Wednesday, March 22, 2023

78. The Beatles - Sgt. Pepper's Lonely Hearts Club Band (May 1967)




1. Sgt. Pepper's Lonely Hearts Club Band

2. With a Little Help from My Friends*

3. Lucy in the Sky with Diamonds

4. Getting Better

5. Fixing a Hole

6. She's Leaving Home*

7. Being for the Benefit of Mr. Kite!

8. Within You Without You

9. When I'm Sixty-Four

10. Lovely Rita

11. Good Morning Good Morning

12. Sgt. pepper's Lonely Hearts Club Band (Reprise)

13. A Day in the Life*


A+


So we come to Sgt. Pepper's, the most albumy album that ever albumed. This is generally regarded as the moment when rock and pop came to be considered high art - with all the good and bad that would entail. I mean, this is a great album, but it would lead directly to such sonic nightmares as Tarkus and Tales from Topographic Oceans. Suddenly, rock music could be considered as relevant and sophisticated as jazz and classical music. I like some of the music that came in the wake of this, but if I'm being honest I prefer stuff that's rawer, harder and more immediate. But anyway, this is the Beatles, and you're in pretty good hands.
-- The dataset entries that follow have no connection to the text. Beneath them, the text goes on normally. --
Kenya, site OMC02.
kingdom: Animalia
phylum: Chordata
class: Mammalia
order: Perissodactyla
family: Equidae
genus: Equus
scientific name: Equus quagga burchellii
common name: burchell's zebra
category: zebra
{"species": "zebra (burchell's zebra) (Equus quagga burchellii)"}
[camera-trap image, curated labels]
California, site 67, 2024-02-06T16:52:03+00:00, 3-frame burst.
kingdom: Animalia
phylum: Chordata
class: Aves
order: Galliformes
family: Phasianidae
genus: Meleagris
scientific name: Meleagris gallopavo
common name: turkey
I'd never stoop to writing a hagiography of them, but I won't pretend they weren't an amazing and influential band.

This is a concept album, but it's a concept of more benefit to the band than the listeners. The idea is that this is a concert put on by Sergeant Peppers et al. The Beatles found this freeing, as it let them explore musical directions without feeling limited by their history. For the listener, it just means you have to suffer through the largely pointless title track, its reprise, and the ridiculous (although technically impressive) "For the Benefit of Mr. Kite!". And then the band's performance ends and they just sort of shove "A Day in the Life" in there. Which, admittedly, might be the Beatles' "best" song, whatever that means, but it does kind of undercut the whole concept.

Still, let's focus on the positive. "With a Little Help from My Friends" is a glorious song, catchy and poignant. I never much cared for "Lucy in the Sky" - it has a wonderfully trippy verse, but the chorus is generic and godawful; I suppose it works as a release of tension, but honestly it damages the song in my opinion. "Getting Better", on the other hand, is magnificent, with its classic refrain of "you've got to admit it's getting better (it can't get no worse!)", and candid admissions about how terrible Lennon had been in the past, and how he was trying to do better (although that wouldn't stop him from being a controlling dick to Yoko). Then of course you have "Fixing a Hole", which is nice enough if you like strained metaphors and unremarkable melodies. But then things are back on form with the astonishing "She's Leaving Home", a beautiful and touching song about the lack of understanding between the generations, in which a couple can't understand why their daughter would want to leave despite their having given her the best of their lives - it really is the ultimate "parents just don't understand" song, about how even with the best of intentions a couple can suffocate their children.

Side two opens with "Within You, Without You", one of George Harrison's Indian songs and one of his finest moments as a Beatle. The combination of Indian instruments with lush Western strings, and Harrison's lovely lyrics about self-knowledge and the nature of reality (all drawn from his fascination with Indian philosophy, which I share to a lesser degree), are a complete departure from the rock style of the rest of the album, and help to reinforce his position as the thinking man's Beatle. Of course, it's followed by one of the best and one of the worst McCartney compositions. "When I'm Sixty-Four" is one of McCartney's finest moments as a songwriter - a gentle ballad about the inevitability of growing older and doing it for the long haul. (They taught us to sing it in music class in school! Although they also taught us "Maxwell's Silver Hammer" - the 90s were a different time). "Lovely Rita", unfortunately, is a proggy blowout that buries a decent little pop song under layers of instrumental wankery. And then there's "Good Morning Good Morning", easily the least memorable song on the album.

The real show stopper, of course, is "A Day in the Life". It suffers a little from the Beatles' insistence on writing like they were far-seeing visionaries when they were really just bright guys with a gift for sounds, but that doesn't change the fact that it's a dark, strange, poetic song that shifts from gentle pianos to the sound of an orchestra melting, even as it attempts to capture the experiences of an ordinary man trying to live a day in this bizarre world we inhabit. It's pretty impressive - a sort of "I Am the Walrus" for people who expect their songs to actually mean something.

So possibly I am not doing this album justice. I was not high when I listened to it. But then the great thing about the Beatles is that, while informed by drugs, they consistently made music that sober people might want to listen to (I have only had two glasses of wine - and leave me alone, it's my day off). Andf this album is probably most important for its role in opening up the shear possibilities of music - a world where rock, pop, jazz, and art music could coexist and feed off each other. ButI'm not even going to bother trying to examine the cultural impact of this album. What matters, these days, is how it stands up as music. And really, aside from an unfortunate trio of songs in the back half, it's pretty perfect.